In June, leaders from science, industry, policy, medical practice, and public health met at the Pacific Health Summit to address challenges that face maternal and newborn health with the goal of forging new alliances and public-private partnerships focused on innovation, implementation, and collaboration. The theme of the 2010 event was: “Maternal and Newborn Health: The Crux of a Decent Humanity.”
At the Women Deliver 2010 conference, corporates stepped forward to discuss “Doing Business and Doing Good.” At the conference, there were 37 corporations with 70 individuals represented. This engagement included sponsors, speakers, exhibitors, and participants, and there were three corporate concurrent sessions covering a range of topics: public-private partnerships, mobile technologies, and investing in girls and women. Read guest columns and news from our corporate partners. Watch a video of Corporate Engagement at Women Deliver Conference 2010, and watch a speech from Mikkel Vestergaard at the brunch in September.
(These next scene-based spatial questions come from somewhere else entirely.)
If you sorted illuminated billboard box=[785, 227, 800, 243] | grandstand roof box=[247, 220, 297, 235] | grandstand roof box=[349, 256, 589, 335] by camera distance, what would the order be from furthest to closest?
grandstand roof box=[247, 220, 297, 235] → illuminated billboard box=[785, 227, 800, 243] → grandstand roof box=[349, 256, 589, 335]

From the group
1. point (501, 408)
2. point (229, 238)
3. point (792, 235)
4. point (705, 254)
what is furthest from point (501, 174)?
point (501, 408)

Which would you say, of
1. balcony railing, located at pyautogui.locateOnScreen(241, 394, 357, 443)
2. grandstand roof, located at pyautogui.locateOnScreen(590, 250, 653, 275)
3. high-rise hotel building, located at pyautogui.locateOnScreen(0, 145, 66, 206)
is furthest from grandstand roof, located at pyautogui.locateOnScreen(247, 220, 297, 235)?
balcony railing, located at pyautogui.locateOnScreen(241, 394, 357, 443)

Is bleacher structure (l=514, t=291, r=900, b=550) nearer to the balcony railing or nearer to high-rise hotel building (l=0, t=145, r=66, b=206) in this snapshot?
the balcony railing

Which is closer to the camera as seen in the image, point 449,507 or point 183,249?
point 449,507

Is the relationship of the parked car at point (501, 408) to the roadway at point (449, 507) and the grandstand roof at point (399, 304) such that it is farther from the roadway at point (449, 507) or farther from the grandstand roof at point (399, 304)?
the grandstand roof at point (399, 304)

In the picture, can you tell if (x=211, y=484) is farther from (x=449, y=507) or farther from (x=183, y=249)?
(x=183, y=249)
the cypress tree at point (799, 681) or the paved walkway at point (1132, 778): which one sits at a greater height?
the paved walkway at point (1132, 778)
9. mHealth and Mobile Technology Innovations Take Center Stage, November 2010
Over 2,700 tech gurus, government officials, non-profit organizations, researchers and private sector companies attended the mHealth Summit in DC at the Washington Convention Center. This event was the culmination of year-long discussions on using mobile technology and innovations to improve global health. The Maternal mHealth Initiative, a working group within the mHealth Alliance, was launched in June with the goal of reducing maternal and infant mortality in developing countries and engaging a wide variety of cross-sectoral stakeholders across both the public and private sectors. In addition, Secretary-General Ban Ki-moon launched the Global Strategy for Women’s and Children’s Health and announced the establishment of an MDG 5 Innovation Working Group (IWG) which will focus on mobile technology.
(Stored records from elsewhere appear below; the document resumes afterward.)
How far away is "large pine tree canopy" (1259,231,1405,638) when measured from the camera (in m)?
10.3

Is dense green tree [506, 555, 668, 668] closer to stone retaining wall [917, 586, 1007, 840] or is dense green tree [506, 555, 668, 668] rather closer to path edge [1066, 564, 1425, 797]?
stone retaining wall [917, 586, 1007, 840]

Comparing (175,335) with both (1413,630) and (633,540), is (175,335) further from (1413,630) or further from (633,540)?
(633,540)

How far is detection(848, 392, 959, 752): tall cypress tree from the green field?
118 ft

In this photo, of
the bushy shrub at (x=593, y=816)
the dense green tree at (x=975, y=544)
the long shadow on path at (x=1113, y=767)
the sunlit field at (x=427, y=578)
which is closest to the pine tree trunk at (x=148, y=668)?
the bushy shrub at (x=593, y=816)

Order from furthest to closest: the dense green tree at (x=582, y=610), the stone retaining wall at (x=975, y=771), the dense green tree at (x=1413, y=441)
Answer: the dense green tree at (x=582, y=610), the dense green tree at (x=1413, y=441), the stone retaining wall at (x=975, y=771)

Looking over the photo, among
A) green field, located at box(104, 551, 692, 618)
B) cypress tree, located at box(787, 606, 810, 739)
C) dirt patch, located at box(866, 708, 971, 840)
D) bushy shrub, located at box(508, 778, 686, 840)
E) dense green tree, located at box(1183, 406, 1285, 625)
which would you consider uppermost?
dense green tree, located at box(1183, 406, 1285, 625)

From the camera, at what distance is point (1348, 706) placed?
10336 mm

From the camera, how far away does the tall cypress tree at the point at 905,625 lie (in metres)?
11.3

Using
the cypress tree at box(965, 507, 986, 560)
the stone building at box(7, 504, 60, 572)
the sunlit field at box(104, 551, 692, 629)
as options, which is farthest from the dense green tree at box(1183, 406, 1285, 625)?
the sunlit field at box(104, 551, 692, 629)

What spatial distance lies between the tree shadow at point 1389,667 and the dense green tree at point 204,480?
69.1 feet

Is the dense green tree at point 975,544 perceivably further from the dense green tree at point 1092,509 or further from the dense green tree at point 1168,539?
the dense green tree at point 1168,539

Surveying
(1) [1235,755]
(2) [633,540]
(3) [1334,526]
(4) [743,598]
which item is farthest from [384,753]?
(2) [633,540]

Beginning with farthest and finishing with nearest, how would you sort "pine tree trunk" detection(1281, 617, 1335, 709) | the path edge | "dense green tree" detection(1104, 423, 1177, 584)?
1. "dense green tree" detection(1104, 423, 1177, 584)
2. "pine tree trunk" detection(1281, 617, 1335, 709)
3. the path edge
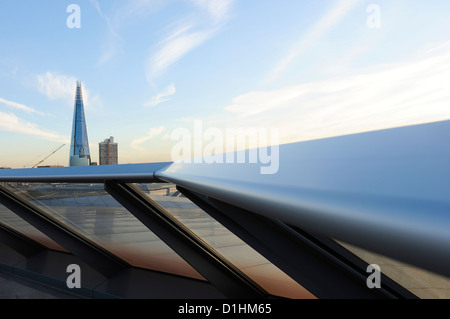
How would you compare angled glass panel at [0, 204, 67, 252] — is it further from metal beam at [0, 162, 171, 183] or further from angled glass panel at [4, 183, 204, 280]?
metal beam at [0, 162, 171, 183]

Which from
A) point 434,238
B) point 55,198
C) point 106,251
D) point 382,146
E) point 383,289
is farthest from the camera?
point 106,251

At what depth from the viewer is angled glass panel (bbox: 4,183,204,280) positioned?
4480 mm

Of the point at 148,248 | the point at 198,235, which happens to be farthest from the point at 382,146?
the point at 148,248

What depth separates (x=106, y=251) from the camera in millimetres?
6234

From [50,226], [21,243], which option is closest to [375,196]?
[50,226]

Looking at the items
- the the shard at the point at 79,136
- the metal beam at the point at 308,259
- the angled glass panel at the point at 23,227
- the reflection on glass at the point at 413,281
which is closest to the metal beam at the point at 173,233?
the metal beam at the point at 308,259

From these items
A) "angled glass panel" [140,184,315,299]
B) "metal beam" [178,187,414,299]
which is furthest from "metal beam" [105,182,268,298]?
"metal beam" [178,187,414,299]

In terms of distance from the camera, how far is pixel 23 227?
7.21 m

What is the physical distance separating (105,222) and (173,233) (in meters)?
1.53

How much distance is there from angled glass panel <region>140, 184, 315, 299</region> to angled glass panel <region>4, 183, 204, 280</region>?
0.95m

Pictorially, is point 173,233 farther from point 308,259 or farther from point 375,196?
point 375,196

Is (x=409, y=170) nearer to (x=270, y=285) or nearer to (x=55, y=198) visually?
(x=270, y=285)

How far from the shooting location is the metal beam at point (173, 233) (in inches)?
153
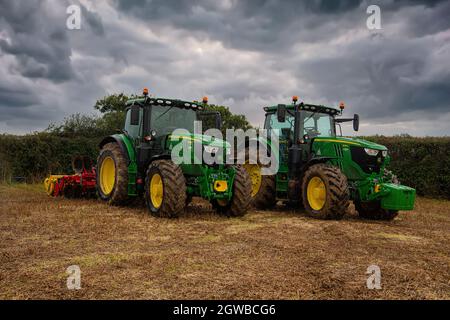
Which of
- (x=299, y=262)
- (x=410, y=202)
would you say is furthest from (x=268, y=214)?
(x=299, y=262)

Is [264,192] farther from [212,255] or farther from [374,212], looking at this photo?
→ [212,255]

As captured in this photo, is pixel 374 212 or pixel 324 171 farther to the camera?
pixel 374 212

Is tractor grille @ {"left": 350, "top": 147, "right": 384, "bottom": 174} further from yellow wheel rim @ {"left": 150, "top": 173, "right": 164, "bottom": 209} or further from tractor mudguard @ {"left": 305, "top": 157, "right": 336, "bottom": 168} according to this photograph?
yellow wheel rim @ {"left": 150, "top": 173, "right": 164, "bottom": 209}

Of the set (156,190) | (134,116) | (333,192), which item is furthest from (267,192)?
(134,116)

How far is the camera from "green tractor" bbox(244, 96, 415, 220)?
8766 mm

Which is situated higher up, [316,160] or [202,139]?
[202,139]

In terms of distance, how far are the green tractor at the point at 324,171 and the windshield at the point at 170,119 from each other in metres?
1.93

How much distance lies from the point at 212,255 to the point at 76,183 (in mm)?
6790

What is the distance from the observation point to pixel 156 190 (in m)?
8.74

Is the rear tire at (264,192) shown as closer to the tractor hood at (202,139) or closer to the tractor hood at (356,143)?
the tractor hood at (356,143)

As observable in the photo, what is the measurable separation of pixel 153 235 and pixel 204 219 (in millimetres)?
1874

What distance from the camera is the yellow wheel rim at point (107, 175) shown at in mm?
10617

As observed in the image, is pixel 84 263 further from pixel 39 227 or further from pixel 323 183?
pixel 323 183

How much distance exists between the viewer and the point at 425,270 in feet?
17.2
Successful pilot projects are already in the works – read about mHealth solutions to maternal health, training and mobile health technology in Rwanda, the mWomen Programme launched by Cherie Blair and Hillary Clinton, Mobile Health for Mothers launched by Johnson & Johnson, FrontlineSMS:Medic, and Text4Baby.
10. New Year’s Resolution: Keep Pushing!
While we can celebrate many solutions, we still face challenges ahead. The global maternal mortality rate reflects rampant inequities and huge disparities still exist between rich and poor countries, and between the rich and poor in all countries. The rate of decline is less than half of what it needs to be to achieve MDG 5 by 2015.
Other organizations have voiced this concern. During the 61st session of the WHO Regional Committee for the Western Pacific, in October, regional representatives and governments discussed women’s health in a human rights context. In the same vein, the UN released a report in October that recognized the progress made regarding obstetric fistula in the developed world, but which outlines the debilitating reality the condition still poses for women in the developing world. Likewise, The Lancet applauded the increased support of maternal, newborn, and children health programs from the Official Development Assistance (ODA), but criticized resource allocation and prioritization.
At our global conference, experts identified critical barriers to success. By examining these roadblocks, and examining the existing solutions, we can then actively strategize to learn from what has worked and what hasn’t worked in order to reach MDG 5.